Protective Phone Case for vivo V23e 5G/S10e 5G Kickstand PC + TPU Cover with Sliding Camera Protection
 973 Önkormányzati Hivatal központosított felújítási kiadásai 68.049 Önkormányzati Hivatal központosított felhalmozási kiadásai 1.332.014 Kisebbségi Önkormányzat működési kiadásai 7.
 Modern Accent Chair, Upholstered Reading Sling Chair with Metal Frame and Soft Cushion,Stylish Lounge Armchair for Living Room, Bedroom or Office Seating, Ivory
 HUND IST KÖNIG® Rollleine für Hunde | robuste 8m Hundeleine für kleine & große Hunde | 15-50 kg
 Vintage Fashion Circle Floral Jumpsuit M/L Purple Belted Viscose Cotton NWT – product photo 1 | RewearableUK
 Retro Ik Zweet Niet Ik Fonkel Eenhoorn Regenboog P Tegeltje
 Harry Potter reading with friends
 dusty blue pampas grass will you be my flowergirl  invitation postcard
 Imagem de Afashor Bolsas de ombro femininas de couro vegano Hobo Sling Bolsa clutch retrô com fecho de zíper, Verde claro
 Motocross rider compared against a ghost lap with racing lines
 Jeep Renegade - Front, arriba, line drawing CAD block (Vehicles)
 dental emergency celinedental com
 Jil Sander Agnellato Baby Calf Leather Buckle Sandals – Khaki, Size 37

====

Exercise description
Output exactly one stretch of the listing: from the line containing "Retro Ik Zweet" through the line containing "Imagem de Afashor", both end lines included.

Exercise answer
 Retro Ik Zweet Niet Ik Fonkel Eenhoorn Regenboog P Tegeltje
 Harry Potter reading with friends
 dusty blue pampas grass will you be my flowergirl  invitation postcard
 Imagem de Afashor Bolsas de ombro femininas de couro vegano Hobo Sling Bolsa clutch retrô com fecho de zíper, Verde claro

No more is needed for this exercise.